§ **Stored data entries**
>>>

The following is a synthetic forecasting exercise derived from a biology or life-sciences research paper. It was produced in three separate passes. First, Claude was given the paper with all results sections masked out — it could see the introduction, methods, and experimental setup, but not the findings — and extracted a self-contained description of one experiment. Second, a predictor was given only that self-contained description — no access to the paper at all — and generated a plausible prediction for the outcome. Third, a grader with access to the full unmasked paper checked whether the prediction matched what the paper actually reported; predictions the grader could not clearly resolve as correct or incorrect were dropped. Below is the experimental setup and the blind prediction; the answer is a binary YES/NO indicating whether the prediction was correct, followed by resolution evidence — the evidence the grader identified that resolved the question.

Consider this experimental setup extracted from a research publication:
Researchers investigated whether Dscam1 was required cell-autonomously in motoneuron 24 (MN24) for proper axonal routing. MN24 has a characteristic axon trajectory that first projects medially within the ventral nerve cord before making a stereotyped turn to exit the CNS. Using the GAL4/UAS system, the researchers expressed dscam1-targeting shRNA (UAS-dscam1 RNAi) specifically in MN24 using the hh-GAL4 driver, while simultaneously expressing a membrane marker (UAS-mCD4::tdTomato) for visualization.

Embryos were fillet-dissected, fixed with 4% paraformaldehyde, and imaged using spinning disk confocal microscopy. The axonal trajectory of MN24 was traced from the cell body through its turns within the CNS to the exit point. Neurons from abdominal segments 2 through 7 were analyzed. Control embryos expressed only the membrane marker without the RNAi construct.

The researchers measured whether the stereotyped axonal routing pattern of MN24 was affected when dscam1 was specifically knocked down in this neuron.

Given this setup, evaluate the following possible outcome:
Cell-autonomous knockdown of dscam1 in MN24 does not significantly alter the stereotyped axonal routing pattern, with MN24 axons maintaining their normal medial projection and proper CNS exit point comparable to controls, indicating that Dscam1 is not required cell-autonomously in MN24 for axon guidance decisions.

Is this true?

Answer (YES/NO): NO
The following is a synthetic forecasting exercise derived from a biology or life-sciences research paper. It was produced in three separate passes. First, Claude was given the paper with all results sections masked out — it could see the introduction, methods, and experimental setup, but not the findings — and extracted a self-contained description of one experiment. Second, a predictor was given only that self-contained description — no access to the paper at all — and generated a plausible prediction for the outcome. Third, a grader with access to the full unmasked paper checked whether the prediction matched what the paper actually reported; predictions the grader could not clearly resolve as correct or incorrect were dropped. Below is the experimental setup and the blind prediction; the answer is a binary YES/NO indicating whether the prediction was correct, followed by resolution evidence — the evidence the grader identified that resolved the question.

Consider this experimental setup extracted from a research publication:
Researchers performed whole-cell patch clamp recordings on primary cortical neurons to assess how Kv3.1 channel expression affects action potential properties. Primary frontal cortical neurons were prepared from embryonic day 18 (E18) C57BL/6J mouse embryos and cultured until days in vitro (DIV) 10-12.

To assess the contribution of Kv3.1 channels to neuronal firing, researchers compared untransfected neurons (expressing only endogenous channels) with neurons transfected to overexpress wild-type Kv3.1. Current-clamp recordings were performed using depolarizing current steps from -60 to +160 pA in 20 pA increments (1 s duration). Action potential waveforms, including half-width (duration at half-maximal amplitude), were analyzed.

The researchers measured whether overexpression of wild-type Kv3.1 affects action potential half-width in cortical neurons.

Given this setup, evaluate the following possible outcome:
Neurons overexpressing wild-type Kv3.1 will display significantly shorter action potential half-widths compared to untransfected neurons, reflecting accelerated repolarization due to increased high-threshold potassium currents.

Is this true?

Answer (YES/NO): YES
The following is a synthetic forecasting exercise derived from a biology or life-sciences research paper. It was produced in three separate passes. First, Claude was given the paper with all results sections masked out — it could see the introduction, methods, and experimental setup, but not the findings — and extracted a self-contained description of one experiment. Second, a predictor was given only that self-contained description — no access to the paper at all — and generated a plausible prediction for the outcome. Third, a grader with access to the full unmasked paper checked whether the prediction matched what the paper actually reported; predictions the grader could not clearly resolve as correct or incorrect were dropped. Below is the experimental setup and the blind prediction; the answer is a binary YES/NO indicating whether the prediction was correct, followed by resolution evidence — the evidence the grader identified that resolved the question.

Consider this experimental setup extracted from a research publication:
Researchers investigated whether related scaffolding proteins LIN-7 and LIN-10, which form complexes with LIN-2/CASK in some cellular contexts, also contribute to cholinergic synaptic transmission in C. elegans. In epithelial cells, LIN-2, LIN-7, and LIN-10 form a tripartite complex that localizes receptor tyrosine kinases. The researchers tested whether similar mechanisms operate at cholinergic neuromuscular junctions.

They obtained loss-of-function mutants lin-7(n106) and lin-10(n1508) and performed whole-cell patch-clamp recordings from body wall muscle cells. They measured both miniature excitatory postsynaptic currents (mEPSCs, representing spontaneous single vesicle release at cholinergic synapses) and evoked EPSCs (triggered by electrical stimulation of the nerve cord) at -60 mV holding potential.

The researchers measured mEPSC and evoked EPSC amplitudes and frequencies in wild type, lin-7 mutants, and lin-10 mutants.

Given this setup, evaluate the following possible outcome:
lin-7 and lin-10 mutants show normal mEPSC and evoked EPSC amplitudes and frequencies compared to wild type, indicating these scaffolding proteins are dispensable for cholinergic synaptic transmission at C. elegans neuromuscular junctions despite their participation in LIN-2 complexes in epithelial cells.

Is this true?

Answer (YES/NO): YES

<<<

§ **Problem statement**
Please copy out every entry exactly, with nothing omitted.

§ **Solved problem**
The following is a synthetic forecasting exercise derived from a biology or life-sciences research paper. It was produced in three separate passes. First, Claude was given the paper with all results sections masked out — it could see the introduction, methods, and experimental setup, but not the findings — and extracted a self-contained description of one experiment. Second, a predictor was given only that self-contained description — no access to the paper at all — and generated a plausible prediction for the outcome. Third, a grader with access to the full unmasked paper checked whether the prediction matched what the paper actually reported; predictions the grader could not clearly resolve as correct or incorrect were dropped. Below is the experimental setup and the blind prediction; the answer is a binary YES/NO indicating whether the prediction was correct, followed by resolution evidence — the evidence the grader identified that resolved the question.

Consider this experimental setup extracted from a research publication:
Researchers investigated whether Dscam1 was required cell-autonomously in motoneuron 24 (MN24) for proper axonal routing. MN24 has a characteristic axon trajectory that first projects medially within the ventral nerve cord before making a stereotyped turn to exit the CNS. Using the GAL4/UAS system, the researchers expressed dscam1-targeting shRNA (UAS-dscam1 RNAi) specifically in MN24 using the hh-GAL4 driver, while simultaneously expressing a membrane marker (UAS-mCD4::tdTomato) for visualization.

Embryos were fillet-dissected, fixed with 4% paraformaldehyde, and imaged using spinning disk confocal microscopy. The axonal trajectory of MN24 was traced from the cell body through its turns within the CNS to the exit point. Neurons from abdominal segments 2 through 7 were analyzed. Control embryos expressed only the membrane marker without the RNAi construct.

The researchers measured whether the stereotyped axonal routing pattern of MN24 was affected when dscam1 was specifically knocked down in this neuron.

Given this setup, evaluate the following possible outcome:
Cell-autonomous knockdown of dscam1 in MN24 does not significantly alter the stereotyped axonal routing pattern, with MN24 axons maintaining their normal medial projection and proper CNS exit point comparable to controls, indicating that Dscam1 is not required cell-autonomously in MN24 for axon guidance decisions.

Is this true?

Answer (YES/NO): NO
The following is a synthetic forecasting exercise derived from a biology or life-sciences research paper. It was produced in three separate passes. First, Claude was given the paper with all results sections masked out — it could see the introduction, methods, and experimental setup, but not the findings — and extracted a self-contained description of one experiment. Second, a predictor was given only that self-contained description — no access to the paper at all — and generated a plausible prediction for the outcome. Third, a grader with access to the full unmasked paper checked whether the prediction matched what the paper actually reported; predictions the grader could not clearly resolve as correct or incorrect were dropped. Below is the experimental setup and the blind prediction; the answer is a binary YES/NO indicating whether the prediction was correct, followed by resolution evidence — the evidence the grader identified that resolved the question.

Consider this experimental setup extracted from a research publication:
Researchers performed whole-cell patch clamp recordings on primary cortical neurons to assess how Kv3.1 channel expression affects action potential properties. Primary frontal cortical neurons were prepared from embryonic day 18 (E18) C57BL/6J mouse embryos and cultured until days in vitro (DIV) 10-12.

To assess the contribution of Kv3.1 channels to neuronal firing, researchers compared untransfected neurons (expressing only endogenous channels) with neurons transfected to overexpress wild-type Kv3.1. Current-clamp recordings were performed using depolarizing current steps from -60 to +160 pA in 20 pA increments (1 s duration). Action potential waveforms, including half-width (duration at half-maximal amplitude), were analyzed.

The researchers measured whether overexpression of wild-type Kv3.1 affects action potential half-width in cortical neurons.

Given this setup, evaluate the following possible outcome:
Neurons overexpressing wild-type Kv3.1 will display significantly shorter action potential half-widths compared to untransfected neurons, reflecting accelerated repolarization due to increased high-threshold potassium currents.

Is this true?

Answer (YES/NO): YES
The following is a synthetic forecasting exercise derived from a biology or life-sciences research paper. It was produced in three separate passes. First, Claude was given the paper with all results sections masked out — it could see the introduction, methods, and experimental setup, but not the findings — and extracted a self-contained description of one experiment. Second, a predictor was given only that self-contained description — no access to the paper at all — and generated a plausible prediction for the outcome. Third, a grader with access to the full unmasked paper checked whether the prediction matched what the paper actually reported; predictions the grader could not clearly resolve as correct or incorrect were dropped. Below is the experimental setup and the blind prediction; the answer is a binary YES/NO indicating whether the prediction was correct, followed by resolution evidence — the evidence the grader identified that resolved the question.

Consider this experimental setup extracted from a research publication:
Researchers investigated whether related scaffolding proteins LIN-7 and LIN-10, which form complexes with LIN-2/CASK in some cellular contexts, also contribute to cholinergic synaptic transmission in C. elegans. In epithelial cells, LIN-2, LIN-7, and LIN-10 form a tripartite complex that localizes receptor tyrosine kinases. The researchers tested whether similar mechanisms operate at cholinergic neuromuscular junctions.

They obtained loss-of-function mutants lin-7(n106) and lin-10(n1508) and performed whole-cell patch-clamp recordings from body wall muscle cells. They measured both miniature excitatory postsynaptic currents (mEPSCs, representing spontaneous single vesicle release at cholinergic synapses) and evoked EPSCs (triggered by electrical stimulation of the nerve cord) at -60 mV holding potential.

The researchers measured mEPSC and evoked EPSC amplitudes and frequencies in wild type, lin-7 mutants, and lin-10 mutants.

Given this setup, evaluate the following possible outcome:
lin-7 and lin-10 mutants show normal mEPSC and evoked EPSC amplitudes and frequencies compared to wild type, indicating these scaffolding proteins are dispensable for cholinergic synaptic transmission at C. elegans neuromuscular junctions despite their participation in LIN-2 complexes in epithelial cells.

Is this true?

Answer (YES/NO): YES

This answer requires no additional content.